* PAGE TEXT:
■ ■ ■ ■
SUMMARY ORDER
Plaintiff Emilio Noble, whose complaint for wrongful termination under federal and state law was dismissed, argues on appeal that the district court erred in ruling that he failed to state a claim under article 23-A of the New York Correction Law, §§ 750-755 (McKinney 2003).
See
Fed. R.Civ.P. 12(b)(6). We review the dismissal of a complaint
de
novo, accepting all factual allegations in the complaint as true, and drawing all reasonable inferences in the plaintiffs favor.
See Holmes v. Grubman,
568 F.3d 329, 335 (2d Cir.2009). When, as here, an appeal turns on a construction of state law, we must determine how the New York Court of Appeals has interpreted, or would interpret, the relevant language, giving the “fullest weight” to pronouncements of the state’s highest court and, where they are not dispositive, giving “proper regard” to relevant rulings of the state’s lower courts.
International Bus. Machs. Corp. v. Liberty Mut. Fire Ins. Co.,
303 F.3d 419, 423 (2d Cir.2002). Further, we “carefully review ... the statutory language, pertinent legislative history, [and] the statutory scheme,”
Travelers Ins. Co. v. 633 Third Assocs.,
14 F.3d 114, 119 (2d Cir.1994) (internal quotation marks omitted). In doing so here, we assume the parties’ familiarity with the facts and the record of prior proceedings, which we reference only as necessary to explain our decision to affirm.
1.
The Statutory Text
In determining the reach of a particular statute, we begin, as we must, with the text.
See United States v. Williams,
558 F.3d 166, 170 (2d Cir.2009);
Zaldin v. Concord Hotel,
48 N.Y.2d 107, 113, 421 N.Y.S.2d 858, 862, 397 N.E.2d 370 (1979). In 2004, when plaintiffs employment was terminated, New York Correction Law § 752 stated, in relevant part:
No
application
for any license or employment, to which the provisions of this article are applicable, shall be denied by reason of the
applicant’s
having been previously convicted of one or more criminal offenses, or by reason of a finding of lack of “good moral character” when such finding is based upon the fact that the
applicant
has previously been convicted of one or more criminal offenses ....
N.Y. Correct. Law § 752 (McKinney 2003) (emphasis added). Plaintiff, who was employed by defendant for approximately one year before being terminated upon discovery that he had been convicted of grand larceny in connection with a prior employment, does not dispute that the quoted text of § 752 plainly refers only to applications for, not terminations of, employment. Nevertheless, he insists that the district court erred in failing to construe § 752 to prohibit his termination.
■ ■ ■ ■
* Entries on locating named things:

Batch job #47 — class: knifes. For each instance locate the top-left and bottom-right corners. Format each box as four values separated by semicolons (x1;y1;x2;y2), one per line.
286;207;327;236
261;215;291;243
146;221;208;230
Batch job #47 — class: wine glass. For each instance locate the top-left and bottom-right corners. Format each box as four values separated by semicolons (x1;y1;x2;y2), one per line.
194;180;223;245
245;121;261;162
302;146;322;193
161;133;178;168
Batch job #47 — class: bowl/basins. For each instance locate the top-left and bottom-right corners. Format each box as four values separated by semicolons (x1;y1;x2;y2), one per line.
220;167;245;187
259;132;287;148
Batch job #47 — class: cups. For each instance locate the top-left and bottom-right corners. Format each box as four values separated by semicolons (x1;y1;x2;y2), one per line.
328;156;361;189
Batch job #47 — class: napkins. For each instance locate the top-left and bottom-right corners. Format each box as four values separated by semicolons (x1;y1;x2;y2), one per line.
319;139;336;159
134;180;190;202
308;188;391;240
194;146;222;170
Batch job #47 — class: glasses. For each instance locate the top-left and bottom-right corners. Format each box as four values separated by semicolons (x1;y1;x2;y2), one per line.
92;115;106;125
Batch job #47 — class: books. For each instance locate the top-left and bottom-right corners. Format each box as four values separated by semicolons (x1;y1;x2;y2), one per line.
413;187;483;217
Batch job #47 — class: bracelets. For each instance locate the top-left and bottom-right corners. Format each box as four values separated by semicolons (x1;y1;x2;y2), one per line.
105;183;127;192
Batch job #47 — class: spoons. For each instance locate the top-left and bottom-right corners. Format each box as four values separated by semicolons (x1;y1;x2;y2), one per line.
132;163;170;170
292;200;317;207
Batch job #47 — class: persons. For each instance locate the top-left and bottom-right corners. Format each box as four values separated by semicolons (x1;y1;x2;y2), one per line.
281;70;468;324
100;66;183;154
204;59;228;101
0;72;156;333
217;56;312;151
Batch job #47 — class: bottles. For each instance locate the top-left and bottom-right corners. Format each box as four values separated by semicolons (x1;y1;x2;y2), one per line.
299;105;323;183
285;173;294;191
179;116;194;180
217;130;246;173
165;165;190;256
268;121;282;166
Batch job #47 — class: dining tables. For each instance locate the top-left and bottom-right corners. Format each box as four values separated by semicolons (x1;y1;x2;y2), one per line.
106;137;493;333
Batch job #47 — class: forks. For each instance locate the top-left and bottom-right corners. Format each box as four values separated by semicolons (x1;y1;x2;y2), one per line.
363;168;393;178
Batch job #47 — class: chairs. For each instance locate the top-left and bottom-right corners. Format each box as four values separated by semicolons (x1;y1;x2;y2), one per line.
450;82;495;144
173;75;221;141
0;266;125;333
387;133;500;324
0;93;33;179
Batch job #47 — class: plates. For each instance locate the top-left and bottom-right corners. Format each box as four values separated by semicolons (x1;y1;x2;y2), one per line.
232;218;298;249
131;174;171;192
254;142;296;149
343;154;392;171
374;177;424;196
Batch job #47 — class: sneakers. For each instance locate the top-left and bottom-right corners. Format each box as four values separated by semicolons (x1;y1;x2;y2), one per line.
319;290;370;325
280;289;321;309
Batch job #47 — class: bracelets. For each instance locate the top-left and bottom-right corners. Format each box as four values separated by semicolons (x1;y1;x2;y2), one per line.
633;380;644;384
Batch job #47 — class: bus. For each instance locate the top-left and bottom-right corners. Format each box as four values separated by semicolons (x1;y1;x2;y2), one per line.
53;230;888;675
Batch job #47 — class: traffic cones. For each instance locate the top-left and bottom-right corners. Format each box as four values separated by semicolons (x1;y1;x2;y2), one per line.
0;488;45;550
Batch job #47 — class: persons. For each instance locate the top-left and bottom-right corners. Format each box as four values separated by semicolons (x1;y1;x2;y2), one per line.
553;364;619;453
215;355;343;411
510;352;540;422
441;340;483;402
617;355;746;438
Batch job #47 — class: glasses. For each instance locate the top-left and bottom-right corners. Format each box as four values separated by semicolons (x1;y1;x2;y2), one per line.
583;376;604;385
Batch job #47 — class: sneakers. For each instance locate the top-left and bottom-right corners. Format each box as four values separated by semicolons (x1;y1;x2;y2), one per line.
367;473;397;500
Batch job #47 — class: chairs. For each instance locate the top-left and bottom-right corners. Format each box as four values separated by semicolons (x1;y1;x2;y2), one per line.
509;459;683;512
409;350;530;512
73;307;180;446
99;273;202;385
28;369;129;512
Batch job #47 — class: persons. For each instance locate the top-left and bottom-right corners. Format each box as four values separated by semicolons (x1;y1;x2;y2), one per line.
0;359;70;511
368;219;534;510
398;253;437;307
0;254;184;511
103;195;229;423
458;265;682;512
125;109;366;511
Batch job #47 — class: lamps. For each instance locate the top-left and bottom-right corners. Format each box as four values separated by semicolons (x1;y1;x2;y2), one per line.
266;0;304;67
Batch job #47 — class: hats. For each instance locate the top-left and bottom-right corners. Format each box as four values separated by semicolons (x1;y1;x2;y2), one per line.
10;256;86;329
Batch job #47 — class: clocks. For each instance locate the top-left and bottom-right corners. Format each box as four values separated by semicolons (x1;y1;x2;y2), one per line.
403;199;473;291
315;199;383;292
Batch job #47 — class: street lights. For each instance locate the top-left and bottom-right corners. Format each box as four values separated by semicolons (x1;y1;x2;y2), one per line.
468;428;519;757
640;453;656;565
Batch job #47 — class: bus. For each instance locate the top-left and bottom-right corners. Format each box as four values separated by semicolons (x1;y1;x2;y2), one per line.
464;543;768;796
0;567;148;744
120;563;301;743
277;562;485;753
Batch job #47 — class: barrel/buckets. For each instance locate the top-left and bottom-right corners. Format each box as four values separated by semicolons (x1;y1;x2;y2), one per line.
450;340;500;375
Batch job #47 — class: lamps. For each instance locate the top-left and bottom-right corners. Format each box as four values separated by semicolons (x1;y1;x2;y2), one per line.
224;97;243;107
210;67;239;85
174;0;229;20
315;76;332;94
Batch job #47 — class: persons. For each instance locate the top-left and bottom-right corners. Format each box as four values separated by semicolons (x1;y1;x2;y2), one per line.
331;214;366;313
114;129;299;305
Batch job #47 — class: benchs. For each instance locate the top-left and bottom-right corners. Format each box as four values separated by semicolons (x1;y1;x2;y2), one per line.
■ ■ ■ ■
* WHAT YOU WILL DO:
Answer these questions from the summary order above:
(a) Under what standard does the court say it reviews the dismissal of a complaint?
(b) In what year was the plaintiff's employment terminated?
(c) Of what crime had the plaintiff been convicted?

* REPLY TO THE TASK:
(a) De novo, accepting all factual allegations in the complaint as true and drawing all reasonable inferences in the plaintiff's favor.
(b) 2004.
(c) Grand larceny, in connection with a prior employment.